The majesty of the Caledonian Canal is featured in an unusual exhibition starting this week.
The 60-mile long waterway connecting Inverness with Corpach in Lochaber has been captured on canvas by Lesley Banks who is Scotland’s first ever canal artist-in-residence.
Ms Banks spent 15 months travelling round the country’s canals in all weathers creating paintings which celebrate the different environments and stories surrounding Scotland’s 250 year-old waterways.
Now she is inviting people to go ‘gongoozling’ and see the first exhibition of her work which opens on Saturday at the Park Gallery in Falkirk.
‘Gongoozlers’ are people who love watching boats – and the world – pass by on canals and they will be spoilt for choice at the event as Ms Banks has travelled the length of the Forth & Clyde, Union, Monkland, Crinan and Caledonian canals for her art.
She said: “From the water to the banks and beyond, Scotland’s canals are unique environments with over two centuries of stories to tell and I feel very lucky to be Scottish Canals’ first artist-in-residence.

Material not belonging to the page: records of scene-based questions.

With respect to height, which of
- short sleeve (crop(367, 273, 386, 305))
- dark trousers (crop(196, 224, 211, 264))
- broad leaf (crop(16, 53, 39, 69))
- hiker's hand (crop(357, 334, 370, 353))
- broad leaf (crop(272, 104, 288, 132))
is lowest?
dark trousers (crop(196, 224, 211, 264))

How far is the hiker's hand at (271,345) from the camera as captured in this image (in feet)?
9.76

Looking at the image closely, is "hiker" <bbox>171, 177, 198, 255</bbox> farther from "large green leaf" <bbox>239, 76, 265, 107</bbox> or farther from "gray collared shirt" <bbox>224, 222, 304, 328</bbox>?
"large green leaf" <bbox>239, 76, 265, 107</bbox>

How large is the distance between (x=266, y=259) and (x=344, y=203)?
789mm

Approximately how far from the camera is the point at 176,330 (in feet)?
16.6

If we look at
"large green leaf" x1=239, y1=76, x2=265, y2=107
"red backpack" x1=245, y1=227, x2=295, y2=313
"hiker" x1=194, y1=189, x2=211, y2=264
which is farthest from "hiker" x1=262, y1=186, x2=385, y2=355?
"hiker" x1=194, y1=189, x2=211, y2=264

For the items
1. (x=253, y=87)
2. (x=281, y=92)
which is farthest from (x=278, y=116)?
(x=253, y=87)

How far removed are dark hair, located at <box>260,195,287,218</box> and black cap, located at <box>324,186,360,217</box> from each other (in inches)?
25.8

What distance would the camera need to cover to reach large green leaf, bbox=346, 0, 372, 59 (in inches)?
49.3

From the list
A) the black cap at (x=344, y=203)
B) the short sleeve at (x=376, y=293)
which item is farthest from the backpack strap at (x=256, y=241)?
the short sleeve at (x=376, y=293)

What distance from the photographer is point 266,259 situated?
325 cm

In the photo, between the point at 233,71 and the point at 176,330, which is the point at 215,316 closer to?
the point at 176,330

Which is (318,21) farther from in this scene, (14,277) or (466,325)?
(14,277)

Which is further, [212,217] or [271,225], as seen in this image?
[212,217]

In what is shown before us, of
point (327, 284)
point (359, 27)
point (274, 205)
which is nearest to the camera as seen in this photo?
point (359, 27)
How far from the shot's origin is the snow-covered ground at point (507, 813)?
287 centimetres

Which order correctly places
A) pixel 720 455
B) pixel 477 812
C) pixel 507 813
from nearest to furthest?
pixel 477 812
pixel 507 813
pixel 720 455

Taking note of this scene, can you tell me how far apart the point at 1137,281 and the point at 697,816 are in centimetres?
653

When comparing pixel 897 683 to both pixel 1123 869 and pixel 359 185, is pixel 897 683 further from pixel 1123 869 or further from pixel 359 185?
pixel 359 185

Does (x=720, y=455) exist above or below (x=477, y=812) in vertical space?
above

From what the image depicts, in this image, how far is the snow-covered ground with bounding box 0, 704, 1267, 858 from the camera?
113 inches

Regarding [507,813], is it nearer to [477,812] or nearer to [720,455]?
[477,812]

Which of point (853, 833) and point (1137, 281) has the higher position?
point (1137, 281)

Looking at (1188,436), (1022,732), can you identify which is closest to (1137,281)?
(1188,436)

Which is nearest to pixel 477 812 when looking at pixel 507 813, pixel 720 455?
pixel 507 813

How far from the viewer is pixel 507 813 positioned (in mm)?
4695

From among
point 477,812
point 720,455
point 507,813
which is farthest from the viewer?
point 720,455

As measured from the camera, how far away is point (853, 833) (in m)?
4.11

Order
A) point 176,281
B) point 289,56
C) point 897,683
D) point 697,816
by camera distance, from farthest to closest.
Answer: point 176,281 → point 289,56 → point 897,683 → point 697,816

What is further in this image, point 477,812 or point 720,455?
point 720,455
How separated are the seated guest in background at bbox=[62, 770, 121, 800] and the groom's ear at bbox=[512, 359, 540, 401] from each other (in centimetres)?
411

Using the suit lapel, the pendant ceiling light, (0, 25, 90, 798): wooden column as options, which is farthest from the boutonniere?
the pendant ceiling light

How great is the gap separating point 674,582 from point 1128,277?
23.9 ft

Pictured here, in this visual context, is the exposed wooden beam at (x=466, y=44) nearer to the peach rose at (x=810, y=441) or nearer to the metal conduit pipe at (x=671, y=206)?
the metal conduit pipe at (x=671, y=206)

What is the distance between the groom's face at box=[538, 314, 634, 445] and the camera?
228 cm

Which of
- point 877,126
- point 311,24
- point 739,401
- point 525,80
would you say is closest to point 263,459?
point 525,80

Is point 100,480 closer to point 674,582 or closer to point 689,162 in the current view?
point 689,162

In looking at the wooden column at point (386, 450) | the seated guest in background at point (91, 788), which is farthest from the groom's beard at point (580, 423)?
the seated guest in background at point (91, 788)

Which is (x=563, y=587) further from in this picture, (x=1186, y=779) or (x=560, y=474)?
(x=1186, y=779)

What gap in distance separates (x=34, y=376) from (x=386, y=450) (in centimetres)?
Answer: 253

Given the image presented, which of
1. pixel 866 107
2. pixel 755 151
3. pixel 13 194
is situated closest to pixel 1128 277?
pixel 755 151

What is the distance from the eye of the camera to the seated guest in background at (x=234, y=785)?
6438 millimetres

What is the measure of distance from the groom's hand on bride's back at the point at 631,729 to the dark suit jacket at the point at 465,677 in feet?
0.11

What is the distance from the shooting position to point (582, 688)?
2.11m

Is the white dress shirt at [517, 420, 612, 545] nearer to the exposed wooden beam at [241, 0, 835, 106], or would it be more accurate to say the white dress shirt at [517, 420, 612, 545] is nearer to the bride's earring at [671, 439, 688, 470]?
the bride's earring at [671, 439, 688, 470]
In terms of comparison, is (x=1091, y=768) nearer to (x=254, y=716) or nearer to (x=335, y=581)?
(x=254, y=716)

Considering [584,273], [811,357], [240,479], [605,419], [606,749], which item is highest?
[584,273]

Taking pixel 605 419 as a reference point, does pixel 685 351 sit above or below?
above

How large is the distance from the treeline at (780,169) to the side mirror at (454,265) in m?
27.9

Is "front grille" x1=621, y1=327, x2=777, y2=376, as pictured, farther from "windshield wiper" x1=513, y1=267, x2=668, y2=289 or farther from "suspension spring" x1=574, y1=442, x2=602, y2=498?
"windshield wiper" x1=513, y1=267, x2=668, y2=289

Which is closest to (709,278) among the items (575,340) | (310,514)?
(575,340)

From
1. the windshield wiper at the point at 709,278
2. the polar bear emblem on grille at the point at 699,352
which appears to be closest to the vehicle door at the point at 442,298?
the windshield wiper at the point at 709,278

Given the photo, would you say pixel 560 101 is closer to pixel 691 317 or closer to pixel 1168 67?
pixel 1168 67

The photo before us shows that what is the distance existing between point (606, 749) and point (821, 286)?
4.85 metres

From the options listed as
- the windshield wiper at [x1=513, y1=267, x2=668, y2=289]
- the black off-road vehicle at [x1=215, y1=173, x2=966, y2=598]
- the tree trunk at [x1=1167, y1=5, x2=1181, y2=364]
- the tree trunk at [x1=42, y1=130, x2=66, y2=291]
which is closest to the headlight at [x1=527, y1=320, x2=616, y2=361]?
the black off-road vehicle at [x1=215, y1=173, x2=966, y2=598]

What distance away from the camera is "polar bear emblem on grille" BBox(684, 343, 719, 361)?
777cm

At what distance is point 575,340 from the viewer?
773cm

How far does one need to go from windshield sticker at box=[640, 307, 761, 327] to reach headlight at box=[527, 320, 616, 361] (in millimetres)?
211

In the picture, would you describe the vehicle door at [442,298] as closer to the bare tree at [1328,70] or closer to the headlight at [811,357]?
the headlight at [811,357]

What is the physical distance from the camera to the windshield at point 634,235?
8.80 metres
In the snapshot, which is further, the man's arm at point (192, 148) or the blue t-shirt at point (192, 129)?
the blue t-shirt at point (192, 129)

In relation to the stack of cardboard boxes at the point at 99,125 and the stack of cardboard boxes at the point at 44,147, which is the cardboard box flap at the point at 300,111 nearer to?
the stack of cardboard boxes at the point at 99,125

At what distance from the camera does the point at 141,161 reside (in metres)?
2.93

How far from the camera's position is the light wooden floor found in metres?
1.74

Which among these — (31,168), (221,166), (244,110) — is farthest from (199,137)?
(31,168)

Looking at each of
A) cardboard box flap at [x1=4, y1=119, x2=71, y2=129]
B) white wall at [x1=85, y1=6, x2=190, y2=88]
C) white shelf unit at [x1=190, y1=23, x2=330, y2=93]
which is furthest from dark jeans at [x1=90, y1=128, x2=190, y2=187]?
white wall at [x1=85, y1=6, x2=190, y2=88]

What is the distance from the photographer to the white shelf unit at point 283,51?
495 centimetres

‘I’ve spent the past year gongoozling, using the towpaths as a studio and capturing some incredible sights on the waterways throughout changing seasons, weather and times of day.
“The Gongoozler exhibition celebrates the unique character of each canal, from the majestic Caledonian to the post-industrial Forth & Clyde, in a sequential form that will allow people to explore the waterways on canvas as if they were walking the towpath with me.”
Richard Millar, Director of Infrastructure at Scottish Canals, added: “From Neptune’s Staircase to The Falkirk Wheel and The Kelpies, Scotland’s canals have been associated with innovative art and engineering for more than 200 years.
“This project has helped celebrate that rich heritage and the vital role the waterways play in the communities that line their banks by committing their iconic sights and stories to canvas – many for the first time.
“We’re delighted with the results of the residency and hope that seeing the incredible scenery of Scotland’s canals during the exhibition will encourage even more to people to explore the waterways by boot, boat and bike and experience them in person.”
The residency, funded by the National Lottery through Creative Scotland Open Project Funding and supported by Falkirk Community Trust and Scottish Canals, has resulted in Ms Banks creating more than 40 paintings of the different waterways.
They can all be seen at the exhibition which runs until June 25.